Portanto, não seria exagerado admitir a possibilidade de carros usados por muitos anos e movidos a gasolina, por exemplo, passarem de um extremo a outro, de propriedade desonerada para sobretaxados, exatamente em virtude da sua capacidade poluente. E isto, obviamente, vai dificultar a vida do trabalhador brasileiro. Resta saber se haverá do governo disposição para financiar em massa proprietários que estejam nesta condição, similar ao que acontece atualmente com os proprietários de veículos que possuam problemas de locomoção.

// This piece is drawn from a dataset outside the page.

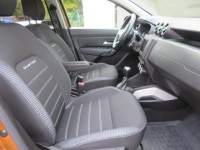 Dacia Duster  1.0 TCe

Fazemos questão de reafirmar que não nos posicionamos contrários à reforma tributária ora em tramitação no Congresso Nacional. Mas precisamos ficar atentos, alertas às modificações de mérito e quantificações de carga que virão no seio das leis infraconstitucionais. É o momento de as entidades civis organizadas exercerem diligentemente o seu papel.
*Marcos Carneiro é presidente do Instituto de Auditores Fiscais da Bahia (IAF-BA) e mestre em Políticas Sociais e Cidadania e pós-graduado em Direito Tributário e em Gestão Tributária; Tolstoi Nolasco é diretor de Assuntos Tributários do IAF-BA; e Vladimir Miranda Morgado é auditor fiscal da Secretaria da Fazenda do Estado da Bahia, membro do Conselho Estadual da Fazenda (Consef), doutor em Direito pela UAL/UFPE, autor do livro “Fisco e Contribuinte no PAF” e ex-diretor Jurídico do IAF Sindical.